Marie calls us a fairy-tale marriage every once in a while, and pauses, and waits for me to say something. And I shrug. Five pregnancies, fourth births. Eleven, almost twelve years of solid monogamy. Of days too full of children and quotidian obligations to have much space for even audacious thought crime, much less real crime.
This thought intrudes: the last time I saw Matt, I had just found out I was pregnant with Cassandra.
And I did what I had to do, what had to be done.

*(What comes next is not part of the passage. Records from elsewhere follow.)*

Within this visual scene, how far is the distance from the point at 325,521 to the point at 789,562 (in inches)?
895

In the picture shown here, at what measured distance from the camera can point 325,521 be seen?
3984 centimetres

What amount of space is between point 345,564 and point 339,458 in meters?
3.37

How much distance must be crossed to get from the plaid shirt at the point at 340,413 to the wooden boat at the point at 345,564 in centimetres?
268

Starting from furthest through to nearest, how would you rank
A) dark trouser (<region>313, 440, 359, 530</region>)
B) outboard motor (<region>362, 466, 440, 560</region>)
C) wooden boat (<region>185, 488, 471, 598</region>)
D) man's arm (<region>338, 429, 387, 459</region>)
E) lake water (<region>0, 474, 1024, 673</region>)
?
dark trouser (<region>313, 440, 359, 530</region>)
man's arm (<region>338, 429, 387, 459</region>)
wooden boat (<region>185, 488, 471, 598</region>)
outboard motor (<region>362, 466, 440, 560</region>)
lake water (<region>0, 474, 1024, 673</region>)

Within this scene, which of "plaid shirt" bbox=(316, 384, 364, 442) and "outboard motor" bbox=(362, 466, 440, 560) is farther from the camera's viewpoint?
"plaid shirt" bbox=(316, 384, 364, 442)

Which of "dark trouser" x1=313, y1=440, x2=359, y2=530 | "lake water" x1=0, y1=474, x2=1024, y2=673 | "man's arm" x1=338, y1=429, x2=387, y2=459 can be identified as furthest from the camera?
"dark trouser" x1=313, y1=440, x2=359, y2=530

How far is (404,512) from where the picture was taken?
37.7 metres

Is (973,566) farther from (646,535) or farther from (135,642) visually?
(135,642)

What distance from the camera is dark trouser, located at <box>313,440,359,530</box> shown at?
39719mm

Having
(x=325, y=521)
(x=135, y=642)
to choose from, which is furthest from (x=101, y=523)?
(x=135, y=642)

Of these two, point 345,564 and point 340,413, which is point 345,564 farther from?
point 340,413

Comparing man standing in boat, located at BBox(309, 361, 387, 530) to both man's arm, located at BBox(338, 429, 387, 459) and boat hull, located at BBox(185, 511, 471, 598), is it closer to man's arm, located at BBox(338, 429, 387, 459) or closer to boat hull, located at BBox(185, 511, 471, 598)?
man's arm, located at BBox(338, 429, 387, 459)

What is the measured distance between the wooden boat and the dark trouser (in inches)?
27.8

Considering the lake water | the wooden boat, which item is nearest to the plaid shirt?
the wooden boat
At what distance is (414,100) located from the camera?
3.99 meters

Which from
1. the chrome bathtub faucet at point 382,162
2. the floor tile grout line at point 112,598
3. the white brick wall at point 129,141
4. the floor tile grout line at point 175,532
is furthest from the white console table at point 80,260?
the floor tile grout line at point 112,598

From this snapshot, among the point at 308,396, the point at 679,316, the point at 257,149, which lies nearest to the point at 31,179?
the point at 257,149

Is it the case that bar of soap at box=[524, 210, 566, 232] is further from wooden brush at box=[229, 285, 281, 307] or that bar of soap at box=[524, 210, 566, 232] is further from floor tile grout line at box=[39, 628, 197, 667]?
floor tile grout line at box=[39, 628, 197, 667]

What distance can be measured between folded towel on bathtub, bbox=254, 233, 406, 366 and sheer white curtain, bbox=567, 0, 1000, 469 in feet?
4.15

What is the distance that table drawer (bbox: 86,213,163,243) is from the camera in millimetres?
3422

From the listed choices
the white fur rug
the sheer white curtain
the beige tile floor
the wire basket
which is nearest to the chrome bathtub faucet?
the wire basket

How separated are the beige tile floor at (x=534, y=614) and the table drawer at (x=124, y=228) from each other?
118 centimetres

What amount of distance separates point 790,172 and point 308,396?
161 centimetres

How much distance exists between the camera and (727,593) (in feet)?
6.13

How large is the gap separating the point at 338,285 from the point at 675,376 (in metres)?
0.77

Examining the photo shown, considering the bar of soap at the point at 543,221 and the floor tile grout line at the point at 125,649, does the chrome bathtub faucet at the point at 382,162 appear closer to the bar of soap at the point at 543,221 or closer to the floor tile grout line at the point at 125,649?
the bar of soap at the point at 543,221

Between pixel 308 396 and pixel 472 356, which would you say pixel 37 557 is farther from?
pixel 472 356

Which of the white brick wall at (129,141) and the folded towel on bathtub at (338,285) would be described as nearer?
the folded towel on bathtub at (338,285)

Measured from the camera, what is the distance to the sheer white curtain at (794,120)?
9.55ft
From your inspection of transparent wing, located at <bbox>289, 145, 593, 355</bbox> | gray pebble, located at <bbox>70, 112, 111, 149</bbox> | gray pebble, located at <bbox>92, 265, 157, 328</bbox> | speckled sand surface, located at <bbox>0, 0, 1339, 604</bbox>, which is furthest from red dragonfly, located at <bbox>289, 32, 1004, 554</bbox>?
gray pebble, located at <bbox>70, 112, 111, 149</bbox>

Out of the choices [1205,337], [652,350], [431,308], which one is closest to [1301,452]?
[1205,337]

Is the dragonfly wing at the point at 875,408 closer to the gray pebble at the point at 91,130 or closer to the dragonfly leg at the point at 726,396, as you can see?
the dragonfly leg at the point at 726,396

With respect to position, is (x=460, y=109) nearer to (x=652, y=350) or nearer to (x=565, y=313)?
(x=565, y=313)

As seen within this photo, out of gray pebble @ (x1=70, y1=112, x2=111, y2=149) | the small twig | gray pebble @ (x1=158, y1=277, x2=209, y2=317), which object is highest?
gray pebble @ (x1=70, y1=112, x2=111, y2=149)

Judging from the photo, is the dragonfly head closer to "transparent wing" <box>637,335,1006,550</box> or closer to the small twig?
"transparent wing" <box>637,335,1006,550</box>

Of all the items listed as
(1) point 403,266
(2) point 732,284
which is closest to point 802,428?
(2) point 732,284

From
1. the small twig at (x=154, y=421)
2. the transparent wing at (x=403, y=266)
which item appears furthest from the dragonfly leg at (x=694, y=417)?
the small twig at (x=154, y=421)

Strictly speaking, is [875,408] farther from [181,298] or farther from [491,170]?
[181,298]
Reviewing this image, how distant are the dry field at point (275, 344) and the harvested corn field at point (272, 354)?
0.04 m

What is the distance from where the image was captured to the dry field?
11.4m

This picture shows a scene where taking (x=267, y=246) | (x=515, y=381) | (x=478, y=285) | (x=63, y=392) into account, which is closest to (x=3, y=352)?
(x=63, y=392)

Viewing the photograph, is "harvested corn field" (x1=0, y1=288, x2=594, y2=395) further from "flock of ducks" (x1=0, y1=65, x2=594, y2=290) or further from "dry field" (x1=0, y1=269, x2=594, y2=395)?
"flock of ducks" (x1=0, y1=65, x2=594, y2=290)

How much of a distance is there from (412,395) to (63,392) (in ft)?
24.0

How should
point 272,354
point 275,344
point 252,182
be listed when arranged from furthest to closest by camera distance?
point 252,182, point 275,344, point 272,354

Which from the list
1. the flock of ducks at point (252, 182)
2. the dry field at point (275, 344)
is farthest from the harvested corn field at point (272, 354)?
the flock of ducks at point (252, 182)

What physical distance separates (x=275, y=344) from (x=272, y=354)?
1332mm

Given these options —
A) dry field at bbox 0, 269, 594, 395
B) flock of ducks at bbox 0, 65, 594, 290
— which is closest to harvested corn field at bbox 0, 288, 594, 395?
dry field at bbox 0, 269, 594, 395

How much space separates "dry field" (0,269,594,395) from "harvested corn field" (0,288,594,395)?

This thought comes, too: a little more time and space for thought crime these days. My work ensures I get taken out to lunch and dinner by powerful and occasionally attractive men. Occasionally, after, I commit thought crime with them while fucking Alex.
But.
Why would I tell Marie that? To what end?
And – my fingers find the phone in my purse – she does not know anything about this part of me. This past part of me.
—See you…on the 14th.
I very much look forward to it.
‘What if he thinks I’m a skank?’ Marie asks me. ‘He knows I’m married. With children. And there I am…Do you think I’m a skank?’ She turns to me suddenly, sharply. I take a step back, creating space between us again.
‘Jesus, Marie, what do you think I am?’ I ask. ‘Your friend. Who’s looking after your kids so you can do whatever you need to do this afternoon. You don’t need to justify anything to me.’
‘I’d just feel better if you and Alex didn’t have this fairy-tale marriage,’ Marie says. There she goes again. ‘The prince and the princess. And I know JP’s more than ten years older than Alex. But Alex still looks so good, and young, and in shape – and the two of you together. You’re so…perfect.’
I love her and I do not want her to feel judged.
I could tell her.
‘I don’t want you to judge me,’ Marie says. ‘And I know you never say anything. But how can you not judge me when you’re so fucking happily married and faithful and…’
I could do this. I could. I could open the Facebook app on my phone, and go into messages. Hand the phone to Marie.
She would read. She would say, ‘Oh, my God,’ and I would I hear a thunk – me, falling off the pedestal.